**PROBLEM REQUIREMENTS**
Could you gather every line from the rows below that contains the string "nearest", treating uppercase and lowercase as different?

— begin DATASET RECORDS —

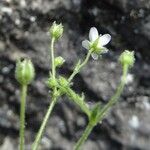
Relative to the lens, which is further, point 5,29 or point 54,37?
point 5,29

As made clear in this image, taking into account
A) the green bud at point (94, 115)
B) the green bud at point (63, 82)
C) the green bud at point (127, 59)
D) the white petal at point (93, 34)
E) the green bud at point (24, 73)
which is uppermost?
the white petal at point (93, 34)

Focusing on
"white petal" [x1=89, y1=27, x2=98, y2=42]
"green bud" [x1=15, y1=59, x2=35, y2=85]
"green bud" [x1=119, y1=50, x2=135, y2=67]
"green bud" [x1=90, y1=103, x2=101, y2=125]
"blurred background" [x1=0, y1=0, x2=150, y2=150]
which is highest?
"blurred background" [x1=0, y1=0, x2=150, y2=150]

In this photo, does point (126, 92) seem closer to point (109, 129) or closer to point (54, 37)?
point (109, 129)

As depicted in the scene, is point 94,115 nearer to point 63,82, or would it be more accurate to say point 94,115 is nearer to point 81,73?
point 63,82

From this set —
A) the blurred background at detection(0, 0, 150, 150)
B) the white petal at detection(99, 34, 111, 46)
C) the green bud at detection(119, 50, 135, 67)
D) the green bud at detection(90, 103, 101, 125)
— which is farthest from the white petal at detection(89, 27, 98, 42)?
the blurred background at detection(0, 0, 150, 150)

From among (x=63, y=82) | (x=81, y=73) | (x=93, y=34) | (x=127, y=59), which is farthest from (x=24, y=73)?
(x=81, y=73)

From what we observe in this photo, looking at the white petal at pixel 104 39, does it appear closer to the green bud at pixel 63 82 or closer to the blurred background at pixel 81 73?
the green bud at pixel 63 82

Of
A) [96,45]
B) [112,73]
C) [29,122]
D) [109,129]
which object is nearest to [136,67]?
[112,73]

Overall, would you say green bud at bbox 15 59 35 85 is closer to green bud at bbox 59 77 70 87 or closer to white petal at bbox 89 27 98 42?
green bud at bbox 59 77 70 87

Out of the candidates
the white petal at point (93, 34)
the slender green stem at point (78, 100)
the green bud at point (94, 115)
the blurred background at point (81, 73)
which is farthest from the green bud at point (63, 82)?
the blurred background at point (81, 73)
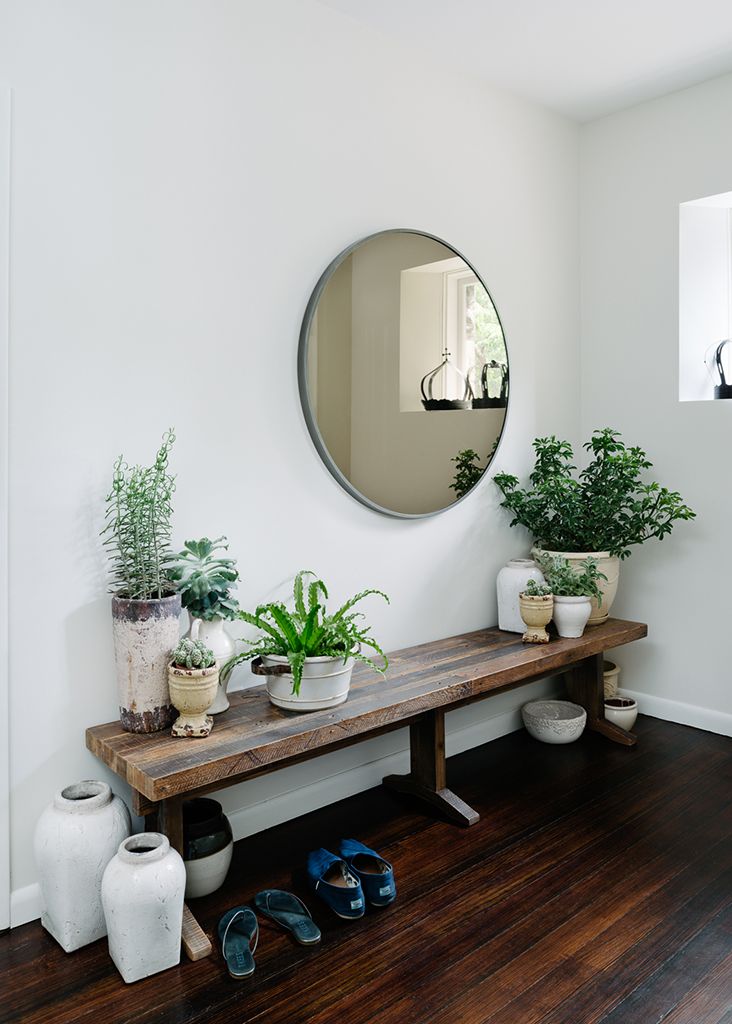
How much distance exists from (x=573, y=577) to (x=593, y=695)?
1.97 feet

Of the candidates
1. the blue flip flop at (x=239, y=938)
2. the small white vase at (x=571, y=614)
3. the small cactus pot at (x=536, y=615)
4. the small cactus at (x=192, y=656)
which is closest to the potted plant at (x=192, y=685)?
the small cactus at (x=192, y=656)

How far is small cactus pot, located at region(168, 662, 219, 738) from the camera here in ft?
6.12

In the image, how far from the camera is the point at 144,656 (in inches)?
74.8

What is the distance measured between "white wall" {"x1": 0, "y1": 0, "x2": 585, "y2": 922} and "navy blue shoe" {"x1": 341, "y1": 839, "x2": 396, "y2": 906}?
1.33 ft

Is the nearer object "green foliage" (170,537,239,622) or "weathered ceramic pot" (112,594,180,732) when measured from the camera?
"weathered ceramic pot" (112,594,180,732)

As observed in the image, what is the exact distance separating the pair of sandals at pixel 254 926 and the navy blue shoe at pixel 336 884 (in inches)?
2.4

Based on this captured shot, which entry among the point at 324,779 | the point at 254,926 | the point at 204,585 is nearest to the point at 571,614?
the point at 324,779

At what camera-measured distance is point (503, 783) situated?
269cm

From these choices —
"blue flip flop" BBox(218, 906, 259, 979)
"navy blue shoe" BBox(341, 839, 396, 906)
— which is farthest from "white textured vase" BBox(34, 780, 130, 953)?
"navy blue shoe" BBox(341, 839, 396, 906)

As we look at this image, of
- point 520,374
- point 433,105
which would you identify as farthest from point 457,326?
point 433,105

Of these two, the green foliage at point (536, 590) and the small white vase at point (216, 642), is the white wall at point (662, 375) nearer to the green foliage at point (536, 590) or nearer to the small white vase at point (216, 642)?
the green foliage at point (536, 590)

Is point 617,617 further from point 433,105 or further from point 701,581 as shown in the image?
point 433,105

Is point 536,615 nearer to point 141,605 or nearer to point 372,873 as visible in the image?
point 372,873

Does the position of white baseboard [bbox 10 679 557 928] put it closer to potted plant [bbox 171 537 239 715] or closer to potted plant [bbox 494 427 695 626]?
potted plant [bbox 171 537 239 715]
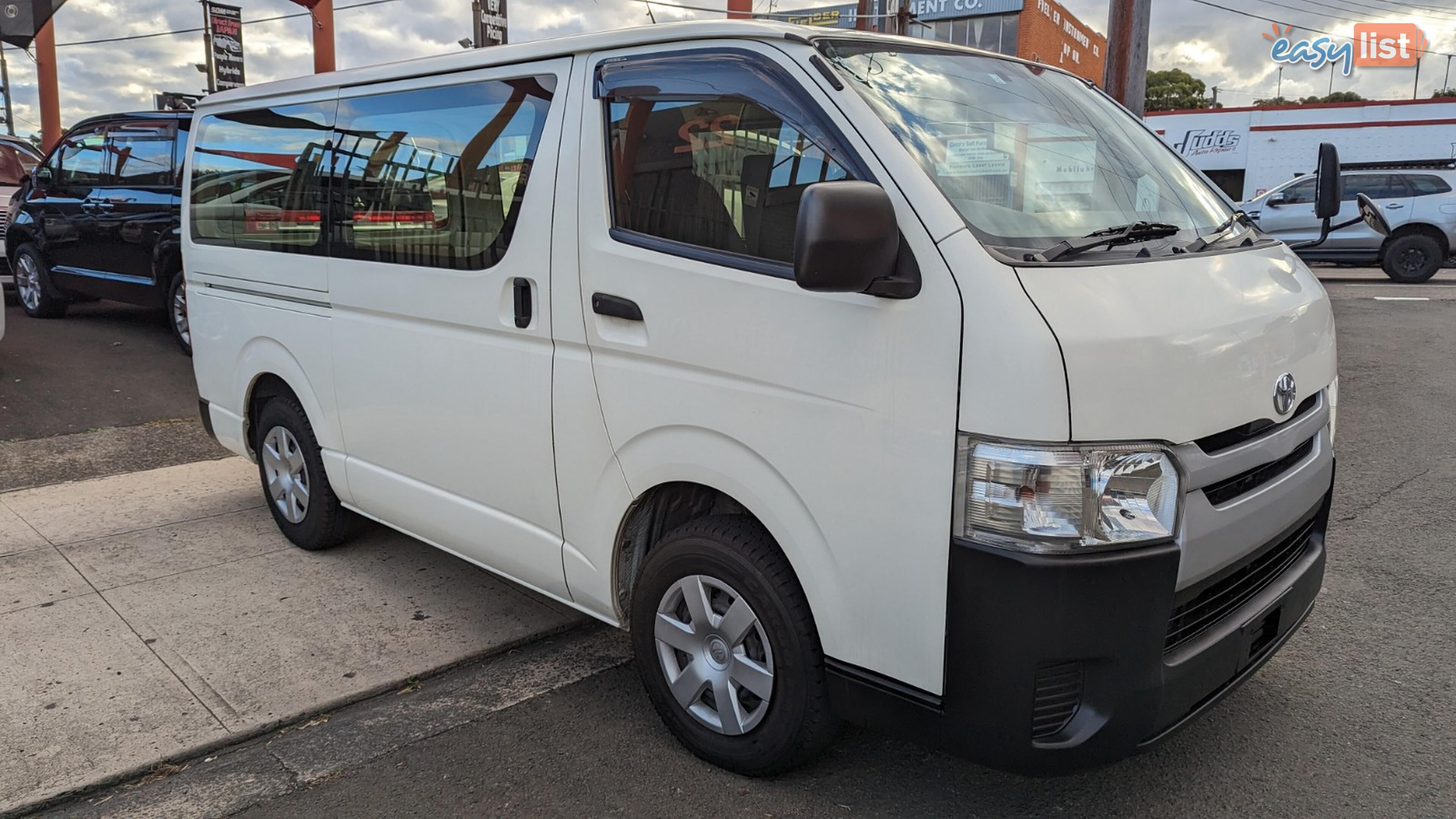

— end DATASET RECORDS —

**OUTPUT OF THE TASK**
which object is nearest to [136,67]?
Based on this captured shot, which entry among the point at 324,779 | the point at 254,926 | the point at 204,585 is nearest to the point at 571,614?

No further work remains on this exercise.